▶ **Quoted passage**:
•••

Stackwise it should not make any difference at all from what I learned in assembler coding.
irrelevent OMG! I just said Stackwise on StackOverflow!
Hmm.. Looks like I've assumed too much here. Allow me to reclarify if I may. I don't care what 'type' of data is stored at the address. All that I am concerned with is the size of a 'unit' and how many units are at the address. Take a look at the interface agreement contract for the API if you will:
typedef struct StdBuffer {
size_t width; ///< The number of bytes that complete a data unit.
size_t limit; ///< The maximum number of data units that can be allocated for this buffer.
void * address; ///< The memory address for this buffer.
size_t index; ///< The current unit position indicator.
size_t allocated; ///< The current number of allocated addressable units.
StdBufferFlags flags;///< The API contract for this buffer.
} StdBuffer;
You see, memcpy, memmove and the like don't really care whats at an address all they want is the specifics which I'm clearly keeping track of here.
Have a look now at the first prototype to follow this contract:
typedef struct CharBuffer {
size_t width; ///< The number of bytes that complete a data unit.
size_t limit; ///< The maximum number of data units that can be allocated for this buffer.
char * address; ///< The memory address for this buffer.
size_t index; ///< The current unit position indicator.
size_t allocated; ///< The current number of allocated addressable units.
CharBufferFlags flags;///< The API contract for this buffer.
} CharBuffer;
As you an clearly see the data type is irrelevant in this context. You can say that C handles it differently depending on the case, but at the end of the day, an address is an address, a byte is byte and a long is a long for as long as we are dealing with memory on the same machine.
The purpose of this system when brought together is to remove all of this type based juggling C seems to be so proud of (and rightfully so...) Its just pointless for what I would like to do. Which is create a contract abiding prototype for any standard size of data (1, 2, 4, 8, sizeof(RandomStruct)) located at any address.

•••

▶ **Supplied records**:
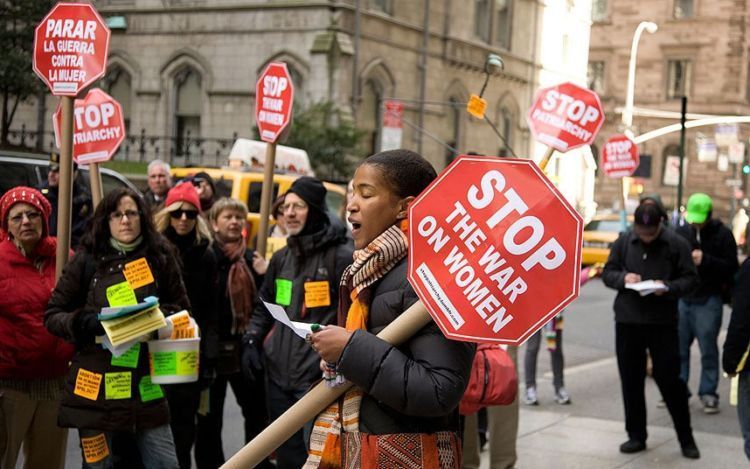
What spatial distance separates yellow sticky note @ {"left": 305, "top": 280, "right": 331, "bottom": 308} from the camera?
6.07 m

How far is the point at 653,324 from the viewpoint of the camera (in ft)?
26.9

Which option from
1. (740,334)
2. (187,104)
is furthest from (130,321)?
(187,104)

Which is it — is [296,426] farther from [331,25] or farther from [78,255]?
[331,25]

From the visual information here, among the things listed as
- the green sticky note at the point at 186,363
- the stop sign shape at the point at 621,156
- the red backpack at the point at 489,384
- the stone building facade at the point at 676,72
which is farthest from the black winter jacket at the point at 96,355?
the stone building facade at the point at 676,72

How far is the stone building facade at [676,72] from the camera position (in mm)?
54469

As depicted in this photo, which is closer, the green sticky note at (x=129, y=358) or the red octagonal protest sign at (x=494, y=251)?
the red octagonal protest sign at (x=494, y=251)

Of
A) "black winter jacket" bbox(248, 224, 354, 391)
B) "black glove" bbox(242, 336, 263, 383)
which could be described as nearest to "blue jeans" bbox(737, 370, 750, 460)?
"black winter jacket" bbox(248, 224, 354, 391)

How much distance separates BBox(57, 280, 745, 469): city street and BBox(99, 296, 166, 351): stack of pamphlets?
96.3 inches

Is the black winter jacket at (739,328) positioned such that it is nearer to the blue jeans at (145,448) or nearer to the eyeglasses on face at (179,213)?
the blue jeans at (145,448)

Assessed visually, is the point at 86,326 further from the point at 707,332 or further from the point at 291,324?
the point at 707,332

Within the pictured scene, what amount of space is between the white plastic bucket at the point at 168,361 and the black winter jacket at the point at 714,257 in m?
6.18

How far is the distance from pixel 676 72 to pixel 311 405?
56606mm

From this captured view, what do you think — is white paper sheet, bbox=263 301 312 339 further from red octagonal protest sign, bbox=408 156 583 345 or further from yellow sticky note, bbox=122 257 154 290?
yellow sticky note, bbox=122 257 154 290

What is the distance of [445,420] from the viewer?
3.49m
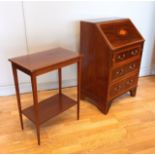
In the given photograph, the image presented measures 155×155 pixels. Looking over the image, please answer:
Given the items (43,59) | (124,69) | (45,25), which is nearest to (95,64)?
(124,69)

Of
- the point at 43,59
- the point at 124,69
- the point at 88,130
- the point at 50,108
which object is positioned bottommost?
the point at 88,130

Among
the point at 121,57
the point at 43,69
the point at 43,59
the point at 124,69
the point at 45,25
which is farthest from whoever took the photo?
the point at 45,25

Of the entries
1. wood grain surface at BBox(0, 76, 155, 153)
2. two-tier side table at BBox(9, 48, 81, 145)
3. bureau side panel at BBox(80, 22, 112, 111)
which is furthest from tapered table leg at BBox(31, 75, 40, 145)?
bureau side panel at BBox(80, 22, 112, 111)

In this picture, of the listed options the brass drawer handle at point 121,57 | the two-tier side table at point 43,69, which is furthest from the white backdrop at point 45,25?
the brass drawer handle at point 121,57

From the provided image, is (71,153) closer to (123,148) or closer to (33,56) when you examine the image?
(123,148)

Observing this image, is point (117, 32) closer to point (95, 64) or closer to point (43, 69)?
point (95, 64)

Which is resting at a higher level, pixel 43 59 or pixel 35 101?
pixel 43 59

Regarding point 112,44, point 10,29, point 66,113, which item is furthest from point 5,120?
point 112,44

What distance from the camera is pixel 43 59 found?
151cm

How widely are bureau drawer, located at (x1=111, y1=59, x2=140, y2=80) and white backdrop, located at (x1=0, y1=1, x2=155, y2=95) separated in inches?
25.5

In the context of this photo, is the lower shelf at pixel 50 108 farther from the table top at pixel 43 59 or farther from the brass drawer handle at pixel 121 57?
the brass drawer handle at pixel 121 57

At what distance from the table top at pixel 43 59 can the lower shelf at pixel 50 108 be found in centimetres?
47

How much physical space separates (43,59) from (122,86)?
Answer: 3.07ft

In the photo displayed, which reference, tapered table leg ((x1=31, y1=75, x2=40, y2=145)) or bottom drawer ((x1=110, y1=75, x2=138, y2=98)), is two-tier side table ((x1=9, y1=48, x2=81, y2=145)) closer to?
tapered table leg ((x1=31, y1=75, x2=40, y2=145))
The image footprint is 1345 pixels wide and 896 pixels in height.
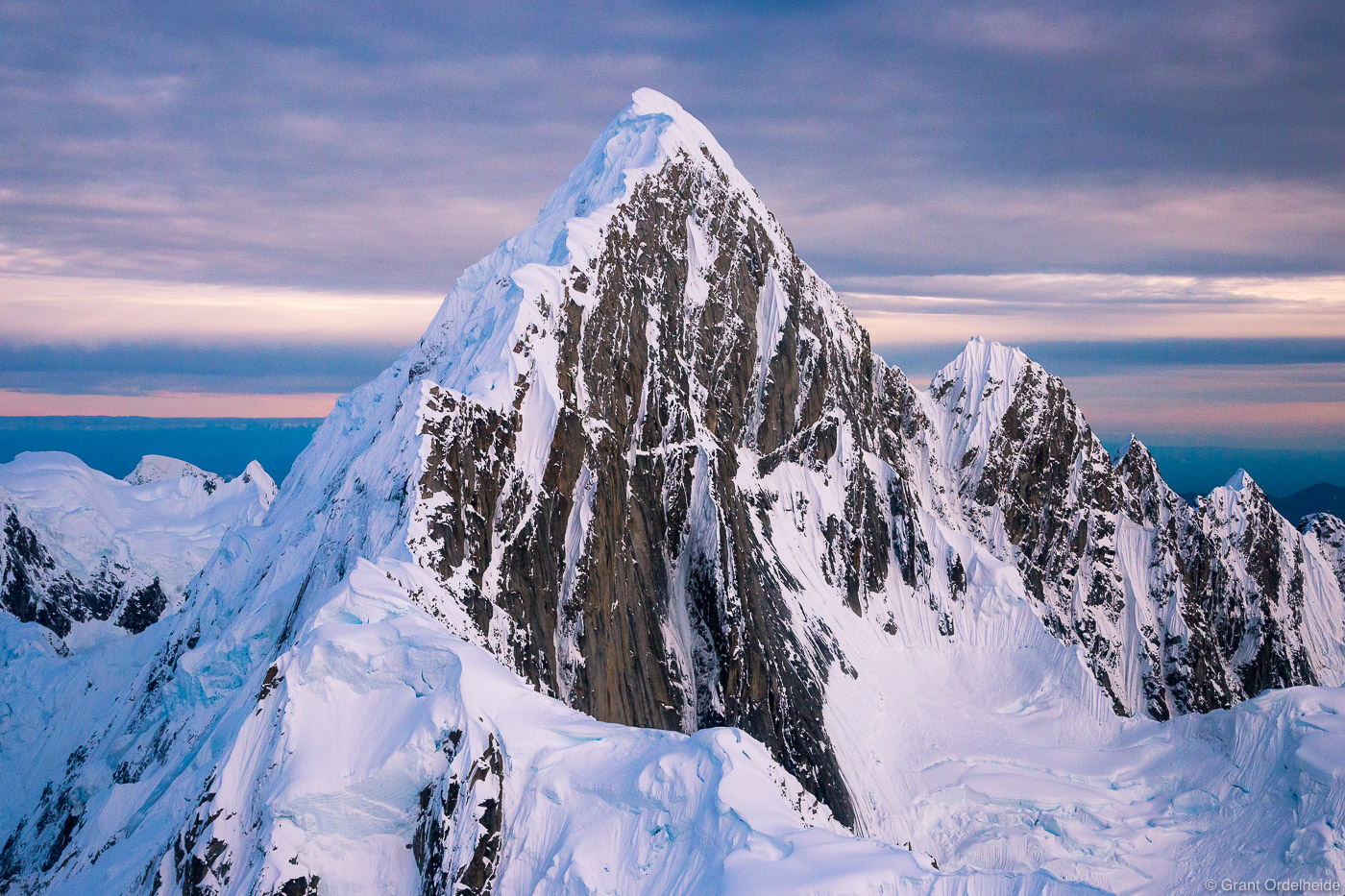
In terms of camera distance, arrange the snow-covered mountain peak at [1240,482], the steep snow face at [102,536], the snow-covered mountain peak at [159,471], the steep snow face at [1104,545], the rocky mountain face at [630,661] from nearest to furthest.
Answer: the rocky mountain face at [630,661], the steep snow face at [102,536], the steep snow face at [1104,545], the snow-covered mountain peak at [1240,482], the snow-covered mountain peak at [159,471]

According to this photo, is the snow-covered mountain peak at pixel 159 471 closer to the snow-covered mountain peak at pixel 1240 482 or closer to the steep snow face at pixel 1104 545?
the steep snow face at pixel 1104 545

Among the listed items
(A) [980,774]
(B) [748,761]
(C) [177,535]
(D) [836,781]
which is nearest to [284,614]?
(B) [748,761]

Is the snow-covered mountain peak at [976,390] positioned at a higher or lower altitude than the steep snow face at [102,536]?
higher

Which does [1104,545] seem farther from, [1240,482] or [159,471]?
[159,471]

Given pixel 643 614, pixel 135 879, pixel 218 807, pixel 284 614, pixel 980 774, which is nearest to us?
pixel 218 807

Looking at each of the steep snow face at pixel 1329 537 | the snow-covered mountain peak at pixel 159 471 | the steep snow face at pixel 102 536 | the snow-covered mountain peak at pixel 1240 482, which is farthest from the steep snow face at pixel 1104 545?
the snow-covered mountain peak at pixel 159 471

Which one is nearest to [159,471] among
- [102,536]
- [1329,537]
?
[102,536]

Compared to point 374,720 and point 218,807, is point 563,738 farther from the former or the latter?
point 218,807

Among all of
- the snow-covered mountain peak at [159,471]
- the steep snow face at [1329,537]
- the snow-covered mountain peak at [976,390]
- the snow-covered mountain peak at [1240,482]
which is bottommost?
the steep snow face at [1329,537]
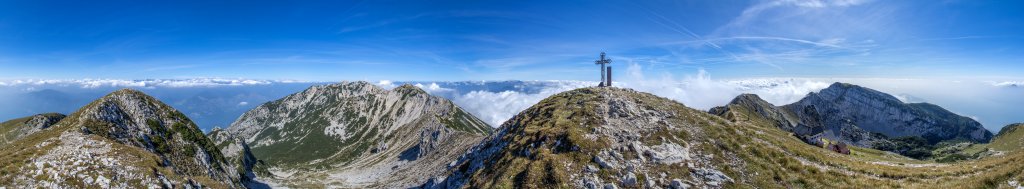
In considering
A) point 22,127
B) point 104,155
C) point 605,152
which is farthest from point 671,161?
point 22,127

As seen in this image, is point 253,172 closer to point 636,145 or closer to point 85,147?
point 85,147

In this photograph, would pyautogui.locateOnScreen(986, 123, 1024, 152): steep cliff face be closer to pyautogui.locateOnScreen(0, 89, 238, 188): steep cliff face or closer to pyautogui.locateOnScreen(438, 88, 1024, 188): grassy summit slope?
pyautogui.locateOnScreen(438, 88, 1024, 188): grassy summit slope

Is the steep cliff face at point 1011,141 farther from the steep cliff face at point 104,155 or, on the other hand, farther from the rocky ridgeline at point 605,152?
the steep cliff face at point 104,155

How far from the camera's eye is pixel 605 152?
4603cm

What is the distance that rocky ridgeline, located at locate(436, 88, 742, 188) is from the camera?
1604 inches

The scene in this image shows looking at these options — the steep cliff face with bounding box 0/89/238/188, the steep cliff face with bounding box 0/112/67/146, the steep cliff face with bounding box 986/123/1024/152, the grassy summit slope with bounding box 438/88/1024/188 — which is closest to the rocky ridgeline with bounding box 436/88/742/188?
the grassy summit slope with bounding box 438/88/1024/188

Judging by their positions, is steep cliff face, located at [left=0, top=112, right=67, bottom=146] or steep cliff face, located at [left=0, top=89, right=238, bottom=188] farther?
steep cliff face, located at [left=0, top=112, right=67, bottom=146]

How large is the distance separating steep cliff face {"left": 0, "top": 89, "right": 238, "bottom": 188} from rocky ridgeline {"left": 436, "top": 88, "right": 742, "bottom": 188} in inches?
1547

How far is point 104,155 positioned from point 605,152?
2628 inches

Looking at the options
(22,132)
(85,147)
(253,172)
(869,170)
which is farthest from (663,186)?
(253,172)

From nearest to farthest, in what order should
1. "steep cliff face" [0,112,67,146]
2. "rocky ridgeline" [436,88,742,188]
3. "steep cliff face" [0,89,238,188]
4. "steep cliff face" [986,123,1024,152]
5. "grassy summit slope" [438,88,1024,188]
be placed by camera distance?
"grassy summit slope" [438,88,1024,188] < "rocky ridgeline" [436,88,742,188] < "steep cliff face" [0,89,238,188] < "steep cliff face" [0,112,67,146] < "steep cliff face" [986,123,1024,152]

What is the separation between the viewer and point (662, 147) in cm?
4778

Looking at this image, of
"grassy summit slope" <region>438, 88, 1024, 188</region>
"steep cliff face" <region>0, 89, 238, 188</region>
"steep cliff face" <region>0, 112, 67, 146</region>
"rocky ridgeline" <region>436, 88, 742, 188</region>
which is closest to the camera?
"grassy summit slope" <region>438, 88, 1024, 188</region>

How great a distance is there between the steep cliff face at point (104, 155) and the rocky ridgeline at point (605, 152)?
39306 millimetres
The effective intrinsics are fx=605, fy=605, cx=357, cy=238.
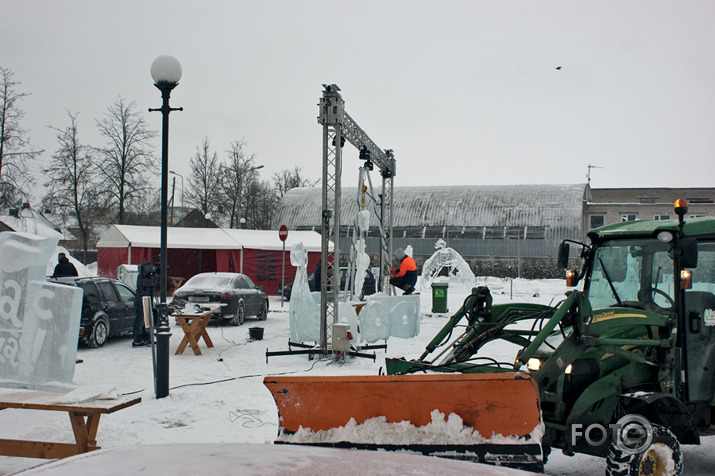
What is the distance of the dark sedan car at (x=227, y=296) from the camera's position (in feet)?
47.4

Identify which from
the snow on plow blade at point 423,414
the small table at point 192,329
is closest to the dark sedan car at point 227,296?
the small table at point 192,329

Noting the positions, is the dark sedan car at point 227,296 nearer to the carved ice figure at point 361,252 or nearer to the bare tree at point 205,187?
the carved ice figure at point 361,252

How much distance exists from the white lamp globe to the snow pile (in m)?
4.73

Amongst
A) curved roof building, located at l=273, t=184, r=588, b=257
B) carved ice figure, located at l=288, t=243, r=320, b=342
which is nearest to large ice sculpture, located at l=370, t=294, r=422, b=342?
carved ice figure, located at l=288, t=243, r=320, b=342

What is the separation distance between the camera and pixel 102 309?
1170cm

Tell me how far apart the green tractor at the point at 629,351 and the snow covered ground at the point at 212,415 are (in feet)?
2.06

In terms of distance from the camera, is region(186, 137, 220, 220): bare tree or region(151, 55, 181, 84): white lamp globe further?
region(186, 137, 220, 220): bare tree

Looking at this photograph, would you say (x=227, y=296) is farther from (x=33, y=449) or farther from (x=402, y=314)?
(x=33, y=449)

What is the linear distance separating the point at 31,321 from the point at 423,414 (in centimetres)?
407

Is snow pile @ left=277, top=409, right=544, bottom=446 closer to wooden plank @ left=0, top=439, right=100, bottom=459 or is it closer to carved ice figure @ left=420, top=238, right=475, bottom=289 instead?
wooden plank @ left=0, top=439, right=100, bottom=459

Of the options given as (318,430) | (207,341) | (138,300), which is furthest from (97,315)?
(318,430)

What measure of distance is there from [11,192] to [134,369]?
26969mm

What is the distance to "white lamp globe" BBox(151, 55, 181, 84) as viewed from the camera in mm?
7223

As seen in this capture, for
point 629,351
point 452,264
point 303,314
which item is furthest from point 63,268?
point 452,264
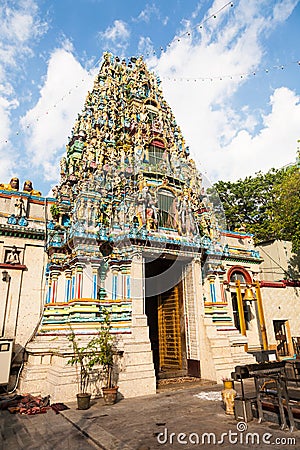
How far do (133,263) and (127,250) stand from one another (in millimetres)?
523

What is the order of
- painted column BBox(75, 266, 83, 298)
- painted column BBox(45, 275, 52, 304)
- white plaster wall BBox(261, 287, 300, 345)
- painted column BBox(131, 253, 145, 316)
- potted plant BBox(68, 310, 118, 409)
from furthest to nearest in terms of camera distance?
white plaster wall BBox(261, 287, 300, 345) → painted column BBox(45, 275, 52, 304) → painted column BBox(131, 253, 145, 316) → painted column BBox(75, 266, 83, 298) → potted plant BBox(68, 310, 118, 409)

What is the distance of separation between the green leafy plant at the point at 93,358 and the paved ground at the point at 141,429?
Answer: 29.6 inches

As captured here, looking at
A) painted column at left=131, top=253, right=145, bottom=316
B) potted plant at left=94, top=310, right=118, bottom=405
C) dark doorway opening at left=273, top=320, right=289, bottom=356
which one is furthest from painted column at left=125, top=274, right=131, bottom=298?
dark doorway opening at left=273, top=320, right=289, bottom=356

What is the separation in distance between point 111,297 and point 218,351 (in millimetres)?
4306

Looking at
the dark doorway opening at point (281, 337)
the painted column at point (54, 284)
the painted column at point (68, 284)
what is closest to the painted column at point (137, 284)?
the painted column at point (68, 284)

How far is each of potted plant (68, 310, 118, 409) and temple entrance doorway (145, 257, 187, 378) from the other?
11.4 feet

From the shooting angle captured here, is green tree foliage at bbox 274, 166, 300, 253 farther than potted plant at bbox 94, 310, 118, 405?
Yes

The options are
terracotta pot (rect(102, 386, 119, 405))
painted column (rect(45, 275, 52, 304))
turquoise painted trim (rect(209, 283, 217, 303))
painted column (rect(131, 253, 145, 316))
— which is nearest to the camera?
terracotta pot (rect(102, 386, 119, 405))

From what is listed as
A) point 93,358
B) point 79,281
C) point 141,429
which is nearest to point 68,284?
point 79,281

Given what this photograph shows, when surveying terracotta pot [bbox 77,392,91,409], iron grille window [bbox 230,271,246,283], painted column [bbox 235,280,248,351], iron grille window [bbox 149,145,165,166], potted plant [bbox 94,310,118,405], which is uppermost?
iron grille window [bbox 149,145,165,166]

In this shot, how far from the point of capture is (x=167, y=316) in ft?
44.2

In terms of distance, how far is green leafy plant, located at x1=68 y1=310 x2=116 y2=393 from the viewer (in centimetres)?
880

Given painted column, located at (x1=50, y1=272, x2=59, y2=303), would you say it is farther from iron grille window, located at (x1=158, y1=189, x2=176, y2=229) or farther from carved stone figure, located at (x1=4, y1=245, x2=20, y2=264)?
iron grille window, located at (x1=158, y1=189, x2=176, y2=229)

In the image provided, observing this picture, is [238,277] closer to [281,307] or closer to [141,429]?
[281,307]
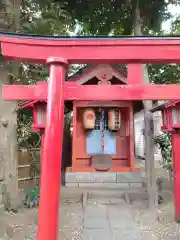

•••

▶ **To do**:
- A) Lay out the entries from the line with "Among all of" to the line with "1604 inches" as a Markdown table with the columns Row and Line. Give each line its own row, skip the blank lines, and leave out the pictures.
- B) Write the next part of the forum post about the generic buffer contract in C, picking up from where it stops.

▶ **Answers to the tasks**:
- A)
| Row | Line |
|---|---|
| 1 | Among all of |
| 2 | - the snow-covered mountain peak at [159,471] |
| 3 | - the steep snow face at [1329,537] |
| 4 | - the snow-covered mountain peak at [976,390] |
| 5 | - the snow-covered mountain peak at [1240,482] |
| 6 | which is bottommost? |
| 7 | the steep snow face at [1329,537] |
| 8 | In considering |
| 9 | A) point 22,127 |
| 10 | B) point 104,155 |
| 11 | C) point 605,152 |
| 12 | which is farthest from point 671,161? |
| 13 | point 22,127 |
| 14 | As seen in this image, is point 253,172 closer to point 636,145 or closer to point 85,147? |
| 15 | point 85,147 |
| 16 | In this photograph, would pyautogui.locateOnScreen(986, 123, 1024, 152): steep cliff face be closer to pyautogui.locateOnScreen(0, 89, 238, 188): steep cliff face or closer to pyautogui.locateOnScreen(438, 88, 1024, 188): grassy summit slope? |
| 17 | pyautogui.locateOnScreen(438, 88, 1024, 188): grassy summit slope |
| 18 | Is the steep cliff face at point 1011,141 farther from the steep cliff face at point 104,155 or, on the other hand, farther from the rocky ridgeline at point 605,152? |
| 19 | the steep cliff face at point 104,155 |
| 20 | How far from the camera's eye is pixel 605 152? |
| 21 | 4603cm |
| 22 | What is the distance that rocky ridgeline, located at locate(436, 88, 742, 188) is from the camera? |
| 23 | 1604 inches |

- B)
Having the ability to perform my own casting with code and manipulate that data with api functions that operate on specific length blocks of memory with specific length memory units. However, the prototype must contain the official data pointer type, because it just doesn't make sense for the end user to have to recast their data every time they would like to do something with that address pointer. It would not make sense to call it a CharBuffer if the pointer was void.
The StdBuffer is a generic type that is never EVER used except within the api itself, to manage all contract abiding data types.
The api that this system will incorporate is from my latest edition of buffering. Which is quite clearly documented here #Google Code I am aware that some things will need to change to bring this all together namely I won't have the ability to manipulate data directly from within the api safely without lots of proper research and opinion gathering.
Which just brought to my attention that I also need a Signed/Unsigned bit flag in the StdBufferFlags Members.
Perhaps the final piece to this puzzle is also in order for your perusal.
/** \def BIT(I)
\brief A macro for setting a single constant bit.
*
* This macro sets the bit indicated by I to enabled.
* \param I the (1-based) index of the desired bit to set.
*/
#define BIT(I) (1UL << (I - 1))
/** \enum StdBufferFlags
\brief Flags that may be applied to all StdBuffer structures.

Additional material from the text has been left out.